Cuoco also relished in the “total dream” that it was to work with icon William Shatner, who she claimed was as “cool, hilarious, and charming as you would hope that he would be.”
Kaley Cuoco has enjoyed a successful career as a voice actor
Kaley Cuoco began her career in voice acting with the role of Brandy Harrington on the animated show Brandy & Mr. Whiskers, and she went on to voice other characters, including Kirstee from Bratz, Weather Vane/Paula Hayes from Loonatics Unleashed, and Eleanor from Alvin and the Chipmunks: The Road Chip. In 2018, it was announced that she would be voicing Harley Quinn in the eponymous DC Universe animated series, which she would also executive produce.
The updated version of Harley follows the adventure of the supervillainess after her break-up with the Joker. Cuoco loved that it’s an edgier version with a lot of screaming, cursing, and fighting. “She is female empowerment to a T,” she told E! News.

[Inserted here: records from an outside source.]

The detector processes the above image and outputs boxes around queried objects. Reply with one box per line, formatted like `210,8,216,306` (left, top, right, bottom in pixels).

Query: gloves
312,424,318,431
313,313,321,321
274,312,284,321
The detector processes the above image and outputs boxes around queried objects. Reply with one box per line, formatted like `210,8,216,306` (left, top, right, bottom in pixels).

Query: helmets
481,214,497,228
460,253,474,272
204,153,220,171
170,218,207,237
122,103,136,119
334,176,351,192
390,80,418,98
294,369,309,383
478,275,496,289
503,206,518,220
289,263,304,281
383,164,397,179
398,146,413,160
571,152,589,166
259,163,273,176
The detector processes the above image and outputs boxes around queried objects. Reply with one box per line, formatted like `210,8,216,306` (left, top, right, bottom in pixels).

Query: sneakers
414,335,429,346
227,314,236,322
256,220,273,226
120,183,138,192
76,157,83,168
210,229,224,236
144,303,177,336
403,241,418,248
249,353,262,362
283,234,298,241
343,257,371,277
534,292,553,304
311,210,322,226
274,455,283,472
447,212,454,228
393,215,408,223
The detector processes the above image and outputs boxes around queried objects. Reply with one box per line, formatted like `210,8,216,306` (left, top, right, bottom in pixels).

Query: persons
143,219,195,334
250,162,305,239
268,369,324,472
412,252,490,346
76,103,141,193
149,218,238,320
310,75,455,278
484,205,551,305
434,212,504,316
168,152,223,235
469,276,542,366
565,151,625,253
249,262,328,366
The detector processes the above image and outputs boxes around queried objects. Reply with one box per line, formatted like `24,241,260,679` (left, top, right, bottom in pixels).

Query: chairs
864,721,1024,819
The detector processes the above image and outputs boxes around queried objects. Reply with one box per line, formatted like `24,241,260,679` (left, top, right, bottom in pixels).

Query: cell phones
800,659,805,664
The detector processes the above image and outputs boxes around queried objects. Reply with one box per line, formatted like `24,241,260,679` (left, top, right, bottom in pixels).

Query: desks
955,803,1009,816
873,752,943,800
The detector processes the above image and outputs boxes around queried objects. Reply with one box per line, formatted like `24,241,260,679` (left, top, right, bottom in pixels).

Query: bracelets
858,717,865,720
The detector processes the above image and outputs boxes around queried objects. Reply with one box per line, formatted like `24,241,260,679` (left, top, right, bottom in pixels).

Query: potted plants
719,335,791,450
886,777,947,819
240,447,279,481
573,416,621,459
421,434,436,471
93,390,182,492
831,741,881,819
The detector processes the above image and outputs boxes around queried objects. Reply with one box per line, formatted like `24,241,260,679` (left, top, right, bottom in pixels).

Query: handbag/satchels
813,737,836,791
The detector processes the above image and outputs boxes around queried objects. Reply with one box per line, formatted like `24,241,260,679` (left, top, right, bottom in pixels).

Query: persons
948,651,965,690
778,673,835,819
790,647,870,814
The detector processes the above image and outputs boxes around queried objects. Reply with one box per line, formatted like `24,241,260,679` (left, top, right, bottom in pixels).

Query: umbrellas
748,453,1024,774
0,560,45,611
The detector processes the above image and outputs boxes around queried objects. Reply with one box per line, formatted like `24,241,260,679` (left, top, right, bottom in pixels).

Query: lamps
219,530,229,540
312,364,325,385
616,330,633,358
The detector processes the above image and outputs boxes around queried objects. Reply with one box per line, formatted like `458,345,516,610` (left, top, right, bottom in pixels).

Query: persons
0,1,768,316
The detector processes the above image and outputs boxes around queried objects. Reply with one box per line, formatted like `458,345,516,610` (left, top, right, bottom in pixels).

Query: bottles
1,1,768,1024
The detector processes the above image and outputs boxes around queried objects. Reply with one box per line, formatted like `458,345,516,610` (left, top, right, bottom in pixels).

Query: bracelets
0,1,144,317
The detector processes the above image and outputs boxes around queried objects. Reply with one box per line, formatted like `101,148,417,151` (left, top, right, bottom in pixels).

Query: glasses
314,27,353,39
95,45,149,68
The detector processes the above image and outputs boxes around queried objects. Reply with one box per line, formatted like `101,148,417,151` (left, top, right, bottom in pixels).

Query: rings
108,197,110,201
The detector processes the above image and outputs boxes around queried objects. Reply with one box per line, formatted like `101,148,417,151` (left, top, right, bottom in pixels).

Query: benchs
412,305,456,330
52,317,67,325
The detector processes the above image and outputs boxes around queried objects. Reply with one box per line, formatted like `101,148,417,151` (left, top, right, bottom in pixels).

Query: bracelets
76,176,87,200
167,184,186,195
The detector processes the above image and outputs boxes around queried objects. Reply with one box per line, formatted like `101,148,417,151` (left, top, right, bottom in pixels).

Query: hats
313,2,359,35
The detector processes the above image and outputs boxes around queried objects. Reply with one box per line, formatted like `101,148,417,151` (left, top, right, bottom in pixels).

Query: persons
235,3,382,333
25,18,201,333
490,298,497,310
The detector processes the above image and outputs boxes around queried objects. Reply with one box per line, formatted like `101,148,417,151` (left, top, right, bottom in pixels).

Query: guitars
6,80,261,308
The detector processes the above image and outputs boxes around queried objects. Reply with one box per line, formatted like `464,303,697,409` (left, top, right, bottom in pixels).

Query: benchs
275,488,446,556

Voice acting suits Cuoco because “it’s eight hours that I don’t have to spend in hair and makeup,” she joked with Entertainment Tonight.
Kaley Cuoco started hosting a travel-focused YouTube series
In 2019, Kaley Cuoco took her activism to work, hosting a web series from Shell on YouTube called The Great Travel Hack. The five-episode show followed two teams competing on a road trip from Los Angeles to New York City. The winning team wouldn’t necessarily be the one who finishes the journey the fastest, but rather that team that arrives using the least carbon emissions. “It’s a great show with a great message,” Cuoco told Atlanta’s CBS46.

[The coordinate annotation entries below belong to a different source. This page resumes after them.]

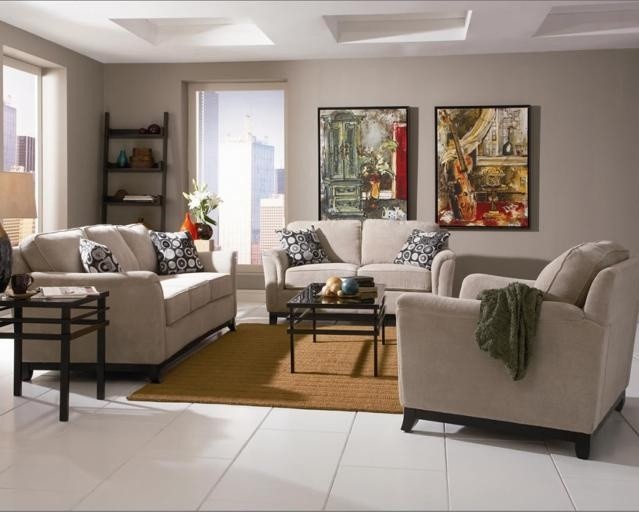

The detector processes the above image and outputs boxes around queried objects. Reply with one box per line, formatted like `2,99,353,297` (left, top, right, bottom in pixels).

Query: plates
6,289,38,300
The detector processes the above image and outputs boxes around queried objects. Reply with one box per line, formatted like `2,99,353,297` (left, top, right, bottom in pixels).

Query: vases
179,213,197,240
117,149,128,167
194,222,213,239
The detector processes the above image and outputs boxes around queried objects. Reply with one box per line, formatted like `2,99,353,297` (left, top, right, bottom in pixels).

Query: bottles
117,149,129,168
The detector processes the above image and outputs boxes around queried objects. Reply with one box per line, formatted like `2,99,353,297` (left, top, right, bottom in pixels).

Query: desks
0,288,109,420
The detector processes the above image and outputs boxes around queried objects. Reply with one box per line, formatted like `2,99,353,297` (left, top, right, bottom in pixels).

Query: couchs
396,240,638,459
261,219,455,325
11,222,238,385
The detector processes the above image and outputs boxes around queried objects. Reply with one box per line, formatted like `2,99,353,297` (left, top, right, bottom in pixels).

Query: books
123,194,160,200
29,285,100,299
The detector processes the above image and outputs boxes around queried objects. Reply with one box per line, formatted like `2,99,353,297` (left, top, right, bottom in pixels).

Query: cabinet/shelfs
102,111,169,231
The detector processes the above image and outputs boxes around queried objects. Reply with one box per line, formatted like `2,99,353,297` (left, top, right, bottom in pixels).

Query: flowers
183,179,223,224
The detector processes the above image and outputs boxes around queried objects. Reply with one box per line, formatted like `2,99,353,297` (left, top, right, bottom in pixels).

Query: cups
11,273,34,293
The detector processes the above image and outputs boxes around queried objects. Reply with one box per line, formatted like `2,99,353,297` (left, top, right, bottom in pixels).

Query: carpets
127,322,403,413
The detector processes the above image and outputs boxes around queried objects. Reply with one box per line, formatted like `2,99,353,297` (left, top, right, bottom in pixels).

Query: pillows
275,224,331,266
79,238,124,273
151,230,204,274
394,228,450,271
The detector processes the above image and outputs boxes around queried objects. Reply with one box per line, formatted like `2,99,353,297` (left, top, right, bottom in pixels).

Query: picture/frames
434,104,529,229
317,106,410,220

As host, she led the adventurers on their trip across America and claimed she learned a little from the contestants who rode horses, boats, bikes, and skateboards to avoid carbon emissions.
Signing on to the project because she wanted to approach the serious environmental topic in a “happy, silly, fun way,” Cuoco hoped The Travel Hack would open viewers’ minds to cleaner ways to get from place to place.
Kaley Cuoco has big dreams for the future
Even before The Big Bang Theory wrapped its last episodes, Kaley Cuoco was already planning the next phase of her career. She launched a production company named after her rescue pit bull, Yes, Norman Productions, in October of 2017 and started lining up projects.
Working on The Big Bang Theory throughout her 20s, Cuoco wanted to become a “full-on girl boss.” She told Cosmopolitan, “I want to show girls out there that you can be cool, wear yoga clothes, and run your own f***ing company.” And she wants that company to be big.
She started by producing The Flight Attendant, a limited series for HBO Max based on a novel by Chris Bohjalian, in which she also stars. She told a CBS affiliate that this was the first time that she’d developed something from the ground up, joking, “So it’s gonna be all my fault if it fails miserably.” We bet Kaley Cuoco will continue doing great things!